Today, the Options360 Service portfolio established an advantageous iron condor position. The addition to SPY will lead to a shift in Tesla’s trading dynamic.
I can’t give the specific details of the position just yet, since it’s exclusively for Options360 members. However, I’ll explain why I think TSLA could be a cash machine — through premium collection — for months to come.
My basic premise for beginning a premium selling program is that TSLA is simple. I anticipate that volatility will decrease as it will now be anchored by the large index funds that need to maintain an accurate allocation, thereby dampening price swings.
When a stock joins the S&P 500, it becomes part of a massive volatility complex, which is a terrifying web of arbitrage and pseudo-arbitrage relationships. TSLA joins the index with a weighting of 1.6% making it a top-ten component of a cap-weighted index.
This means that all manner of dispersion, relative value, and market-making traders begin relying on Tesla’s newfound correlation to the index. This will invariably cause arbitrageurs to buy SPX options/vol and sell TSLA options/vol to “close the spread.”

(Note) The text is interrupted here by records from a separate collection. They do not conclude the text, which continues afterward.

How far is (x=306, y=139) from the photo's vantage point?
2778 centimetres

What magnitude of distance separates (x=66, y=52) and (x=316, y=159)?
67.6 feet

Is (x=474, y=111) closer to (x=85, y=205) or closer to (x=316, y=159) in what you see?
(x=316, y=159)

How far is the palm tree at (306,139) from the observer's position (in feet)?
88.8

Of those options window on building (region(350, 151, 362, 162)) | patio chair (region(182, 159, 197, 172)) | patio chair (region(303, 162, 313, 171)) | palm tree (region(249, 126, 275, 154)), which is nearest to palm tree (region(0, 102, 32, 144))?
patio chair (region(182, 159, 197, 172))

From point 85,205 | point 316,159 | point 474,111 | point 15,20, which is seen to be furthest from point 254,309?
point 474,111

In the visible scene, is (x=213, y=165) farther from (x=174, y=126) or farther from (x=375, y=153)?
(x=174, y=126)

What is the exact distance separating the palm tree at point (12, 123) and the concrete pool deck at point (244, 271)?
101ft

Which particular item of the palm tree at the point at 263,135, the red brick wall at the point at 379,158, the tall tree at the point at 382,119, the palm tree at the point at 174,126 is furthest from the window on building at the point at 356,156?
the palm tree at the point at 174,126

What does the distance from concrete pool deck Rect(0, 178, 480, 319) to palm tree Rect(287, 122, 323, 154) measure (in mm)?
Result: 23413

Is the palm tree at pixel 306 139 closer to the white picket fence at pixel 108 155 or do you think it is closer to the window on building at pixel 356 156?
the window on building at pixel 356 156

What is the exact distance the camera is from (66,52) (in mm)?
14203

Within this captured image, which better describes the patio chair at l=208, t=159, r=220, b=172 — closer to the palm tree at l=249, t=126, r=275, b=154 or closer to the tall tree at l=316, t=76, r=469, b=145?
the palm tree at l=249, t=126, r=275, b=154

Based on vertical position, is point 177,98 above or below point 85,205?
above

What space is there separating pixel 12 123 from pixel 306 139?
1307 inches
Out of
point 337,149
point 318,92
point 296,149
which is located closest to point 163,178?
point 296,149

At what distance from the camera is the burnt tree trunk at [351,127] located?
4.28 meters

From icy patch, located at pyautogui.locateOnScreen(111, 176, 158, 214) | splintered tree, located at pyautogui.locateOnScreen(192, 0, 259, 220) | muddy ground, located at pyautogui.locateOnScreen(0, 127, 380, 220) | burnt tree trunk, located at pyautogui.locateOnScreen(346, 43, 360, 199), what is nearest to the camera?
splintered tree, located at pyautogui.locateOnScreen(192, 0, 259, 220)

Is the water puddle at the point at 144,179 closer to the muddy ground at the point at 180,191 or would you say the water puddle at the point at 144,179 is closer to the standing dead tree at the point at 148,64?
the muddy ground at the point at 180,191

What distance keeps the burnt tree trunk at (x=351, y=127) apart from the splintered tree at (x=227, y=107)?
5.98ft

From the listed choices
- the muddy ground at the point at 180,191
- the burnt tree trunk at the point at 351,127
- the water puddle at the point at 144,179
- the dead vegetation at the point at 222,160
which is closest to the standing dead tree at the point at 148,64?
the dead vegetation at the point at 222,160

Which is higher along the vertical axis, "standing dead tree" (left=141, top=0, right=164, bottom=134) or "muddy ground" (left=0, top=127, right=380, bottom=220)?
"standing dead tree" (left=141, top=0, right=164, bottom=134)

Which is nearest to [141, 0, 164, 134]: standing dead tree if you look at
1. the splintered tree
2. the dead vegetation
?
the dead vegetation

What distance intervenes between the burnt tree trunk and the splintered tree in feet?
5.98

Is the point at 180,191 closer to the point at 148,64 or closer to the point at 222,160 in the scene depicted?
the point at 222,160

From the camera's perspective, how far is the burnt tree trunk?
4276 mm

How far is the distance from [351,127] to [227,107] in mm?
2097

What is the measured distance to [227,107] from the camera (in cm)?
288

A decent portion of Tesla’s stock rally has been driven by aggressive buying of call options, creating a feedback loop making it a slave to “vanna“: the relationship between option prices (implied volatility) and delta (stock exposure). Tesla’s one of the few stocks in which calls have become more expensive than puts, and this has been accentuated as short-sellers have been forced to cover.
Now that TSLA has entered the index, these historic call option flows and the hype machine behind them will hit the big red fire truck that is the SPY at 500mph
Implied volatility will be unable to rise. Call options will bleed value. New flows will be absorbed by the near-$4.5 trillion tied to the index.
Secondarily, now that TSLA is now part of the staid S&P Index, aggressive funds and individual investors will need to look for the next shiny, new electric vehicle company, of which there is no shortage, to chase and produce alpha or portfolio outperformance.
Today, the Options360 Service established the first of what I expect to be cash machine trades over the next few months as TSLA settles into its newly established, index-bound stock role.